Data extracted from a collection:
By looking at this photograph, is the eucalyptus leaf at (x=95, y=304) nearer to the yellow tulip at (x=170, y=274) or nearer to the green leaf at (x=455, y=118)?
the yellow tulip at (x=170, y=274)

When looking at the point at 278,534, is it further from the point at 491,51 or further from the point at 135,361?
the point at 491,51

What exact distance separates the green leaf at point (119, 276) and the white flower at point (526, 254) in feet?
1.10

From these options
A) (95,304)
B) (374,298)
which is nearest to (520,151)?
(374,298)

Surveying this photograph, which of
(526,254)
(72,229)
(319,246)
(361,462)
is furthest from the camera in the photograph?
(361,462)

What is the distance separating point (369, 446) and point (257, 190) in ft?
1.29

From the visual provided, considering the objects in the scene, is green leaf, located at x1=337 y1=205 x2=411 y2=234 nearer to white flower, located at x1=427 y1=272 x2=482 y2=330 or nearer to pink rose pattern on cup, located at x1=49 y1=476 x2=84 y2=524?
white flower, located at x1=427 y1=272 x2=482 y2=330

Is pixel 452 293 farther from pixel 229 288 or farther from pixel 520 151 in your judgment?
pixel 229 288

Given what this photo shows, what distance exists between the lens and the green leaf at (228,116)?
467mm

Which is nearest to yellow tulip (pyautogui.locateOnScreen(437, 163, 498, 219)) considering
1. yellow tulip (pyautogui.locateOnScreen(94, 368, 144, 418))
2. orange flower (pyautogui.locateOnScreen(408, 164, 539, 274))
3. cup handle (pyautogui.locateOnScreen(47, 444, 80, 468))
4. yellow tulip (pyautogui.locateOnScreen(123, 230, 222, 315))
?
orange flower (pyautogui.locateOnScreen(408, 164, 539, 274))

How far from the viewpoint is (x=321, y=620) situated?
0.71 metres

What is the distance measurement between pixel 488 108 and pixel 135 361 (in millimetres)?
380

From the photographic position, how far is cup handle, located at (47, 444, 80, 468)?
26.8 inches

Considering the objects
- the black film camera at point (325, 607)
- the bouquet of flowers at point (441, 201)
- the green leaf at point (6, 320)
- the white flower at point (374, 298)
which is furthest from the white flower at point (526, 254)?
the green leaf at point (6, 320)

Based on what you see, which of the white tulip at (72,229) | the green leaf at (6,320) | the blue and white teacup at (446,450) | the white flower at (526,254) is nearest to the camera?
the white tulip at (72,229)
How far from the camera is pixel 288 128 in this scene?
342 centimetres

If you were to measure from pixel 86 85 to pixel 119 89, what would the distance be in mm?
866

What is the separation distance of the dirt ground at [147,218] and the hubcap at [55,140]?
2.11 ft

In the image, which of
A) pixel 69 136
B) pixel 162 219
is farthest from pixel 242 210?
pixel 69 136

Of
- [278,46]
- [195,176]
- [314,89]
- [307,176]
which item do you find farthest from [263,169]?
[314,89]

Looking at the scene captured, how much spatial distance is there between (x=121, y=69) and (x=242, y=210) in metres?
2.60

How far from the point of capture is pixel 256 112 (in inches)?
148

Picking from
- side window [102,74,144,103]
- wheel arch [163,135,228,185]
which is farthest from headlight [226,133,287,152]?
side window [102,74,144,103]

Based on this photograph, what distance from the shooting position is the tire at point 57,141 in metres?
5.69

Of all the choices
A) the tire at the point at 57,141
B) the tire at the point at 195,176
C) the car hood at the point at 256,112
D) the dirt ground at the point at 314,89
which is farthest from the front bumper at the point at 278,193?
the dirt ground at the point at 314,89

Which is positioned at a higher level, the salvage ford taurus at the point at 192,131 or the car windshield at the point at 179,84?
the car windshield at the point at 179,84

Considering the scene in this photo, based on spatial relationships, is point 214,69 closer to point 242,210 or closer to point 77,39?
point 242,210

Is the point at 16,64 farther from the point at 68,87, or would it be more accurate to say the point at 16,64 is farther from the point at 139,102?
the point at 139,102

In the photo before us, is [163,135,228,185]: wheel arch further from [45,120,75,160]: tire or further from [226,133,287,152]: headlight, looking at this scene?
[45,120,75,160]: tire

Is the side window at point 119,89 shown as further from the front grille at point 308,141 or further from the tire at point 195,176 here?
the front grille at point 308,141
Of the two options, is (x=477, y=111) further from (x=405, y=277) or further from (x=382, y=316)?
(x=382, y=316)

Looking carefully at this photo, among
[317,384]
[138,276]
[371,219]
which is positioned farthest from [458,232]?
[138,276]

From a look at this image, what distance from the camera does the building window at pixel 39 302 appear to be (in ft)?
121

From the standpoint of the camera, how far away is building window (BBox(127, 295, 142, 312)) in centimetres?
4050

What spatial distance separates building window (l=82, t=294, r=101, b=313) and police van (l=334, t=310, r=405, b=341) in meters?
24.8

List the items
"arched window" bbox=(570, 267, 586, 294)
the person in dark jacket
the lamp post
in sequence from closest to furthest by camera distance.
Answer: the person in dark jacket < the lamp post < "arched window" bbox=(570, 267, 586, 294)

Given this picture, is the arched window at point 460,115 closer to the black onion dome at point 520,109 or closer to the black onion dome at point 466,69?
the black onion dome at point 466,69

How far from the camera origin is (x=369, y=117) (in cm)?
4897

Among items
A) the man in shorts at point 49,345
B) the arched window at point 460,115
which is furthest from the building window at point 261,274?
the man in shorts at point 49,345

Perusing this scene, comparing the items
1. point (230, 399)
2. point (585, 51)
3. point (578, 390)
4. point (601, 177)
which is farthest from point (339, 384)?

PROBLEM TO SOLVE: Take the entries above and transcribe them in full.

PROBLEM SOLUTION:
By looking at this photograph, is the eucalyptus leaf at (x=95, y=304) nearer to the yellow tulip at (x=170, y=274) or nearer to the green leaf at (x=455, y=118)?
the yellow tulip at (x=170, y=274)

When looking at the point at 278,534, is it further from the point at 491,51 or further from the point at 135,361?
the point at 491,51

What exact distance separates the green leaf at point (119, 276) and the white flower at point (526, 254) in feet?
1.10

From these options
A) (95,304)
B) (374,298)
which is nearest to (520,151)?
(374,298)

Surveying this photograph, which of
(526,254)
(72,229)
(319,246)
(361,462)
is furthest from the camera in the photograph?
(361,462)

What is the distance separating point (369, 446) and point (257, 190) in ft?
1.29

From the visual provided, considering the objects in the scene, is green leaf, located at x1=337 y1=205 x2=411 y2=234 nearer to white flower, located at x1=427 y1=272 x2=482 y2=330 or nearer to pink rose pattern on cup, located at x1=49 y1=476 x2=84 y2=524?
white flower, located at x1=427 y1=272 x2=482 y2=330

Is pixel 452 293 farther from pixel 229 288 or farther from pixel 520 151 in your judgment?
pixel 229 288

Given what this photo shows, what distance exists between the lens and the green leaf at (228,116)?
467mm

Which is nearest to yellow tulip (pyautogui.locateOnScreen(437, 163, 498, 219)) considering
1. yellow tulip (pyautogui.locateOnScreen(94, 368, 144, 418))
2. orange flower (pyautogui.locateOnScreen(408, 164, 539, 274))
3. cup handle (pyautogui.locateOnScreen(47, 444, 80, 468))
4. yellow tulip (pyautogui.locateOnScreen(123, 230, 222, 315))
?
orange flower (pyautogui.locateOnScreen(408, 164, 539, 274))

How far from the viewpoint is (x=321, y=620) situated?
0.71 metres

What is the distance measurement between pixel 488 108 and pixel 135 361 (in millimetres)?
380

From the photographic position, how far is cup handle, located at (47, 444, 80, 468)?
26.8 inches

Considering the objects
- the black film camera at point (325, 607)
- the bouquet of flowers at point (441, 201)
- the green leaf at point (6, 320)
- the white flower at point (374, 298)
which is furthest from the white flower at point (526, 254)?
the green leaf at point (6, 320)

Based on what you see, which of the white tulip at (72,229) | the green leaf at (6,320) | the blue and white teacup at (446,450) | the white flower at (526,254) is nearest to the camera?
the white tulip at (72,229)
How far from the camera is pixel 288 128 in this scene?
342 centimetres

If you were to measure from pixel 86 85 to pixel 119 89, what would the distance be in mm?
866

What is the separation distance of the dirt ground at [147,218] and the hubcap at [55,140]?
2.11 ft

In the image, which of
A) pixel 69 136
B) pixel 162 219
is farthest from pixel 242 210?
pixel 69 136

Of
- [278,46]
- [195,176]
- [314,89]
- [307,176]
which item do you find farthest from [263,169]?
[314,89]

Looking at the scene captured, how much spatial distance is there between (x=121, y=69) and (x=242, y=210) in metres?
2.60

How far from the point of capture is pixel 256 112 (in inches)?
148

Picking from
- side window [102,74,144,103]
- wheel arch [163,135,228,185]
which is farthest from headlight [226,133,287,152]?
side window [102,74,144,103]

Based on this photograph, what distance from the shooting position is the tire at point 57,141 in metres?
5.69

Of all the choices
A) the tire at the point at 57,141
B) the tire at the point at 195,176
C) the car hood at the point at 256,112
D) the dirt ground at the point at 314,89
which is farthest from the front bumper at the point at 278,193?
the dirt ground at the point at 314,89

Which is positioned at a higher level, the salvage ford taurus at the point at 192,131 or the car windshield at the point at 179,84?
the car windshield at the point at 179,84

Considering the scene in this photo, based on spatial relationships, is point 214,69 closer to point 242,210 or closer to point 77,39?
point 242,210

Is the point at 16,64 farther from the point at 68,87, or would it be more accurate to say the point at 16,64 is farther from the point at 139,102?
the point at 139,102

In the photo before us, is [163,135,228,185]: wheel arch further from [45,120,75,160]: tire or further from [226,133,287,152]: headlight, looking at this scene?
[45,120,75,160]: tire

Is the side window at point 119,89 shown as further from the front grille at point 308,141 or further from the tire at point 195,176 here?
the front grille at point 308,141
Of the two options, is (x=477, y=111) further from (x=405, y=277) or further from (x=382, y=316)?
(x=382, y=316)

Looking carefully at this photo, among
[317,384]
[138,276]
[371,219]
which is positioned farthest from [458,232]?
[138,276]

From a look at this image, what distance from the camera does the building window at pixel 39 302 appear to be (in ft)?
121

From the standpoint of the camera, how far away is building window (BBox(127, 295, 142, 312)) in centimetres?
4050

What spatial distance separates building window (l=82, t=294, r=101, b=313) and police van (l=334, t=310, r=405, b=341) in meters?
24.8

List the items
"arched window" bbox=(570, 267, 586, 294)
the person in dark jacket
the lamp post
in sequence from closest to furthest by camera distance.
Answer: the person in dark jacket < the lamp post < "arched window" bbox=(570, 267, 586, 294)

Given this picture, is the arched window at point 460,115 closer to the black onion dome at point 520,109 or closer to the black onion dome at point 466,69?
the black onion dome at point 466,69

How far from the camera origin is (x=369, y=117) (in cm)?
4897

Among items
A) the man in shorts at point 49,345
B) the arched window at point 460,115
which is furthest from the building window at point 261,274?
the man in shorts at point 49,345

Perusing this scene, comparing the items
1. point (230, 399)
2. point (585, 51)
3. point (578, 390)
4. point (601, 177)
which is farthest from point (339, 384)?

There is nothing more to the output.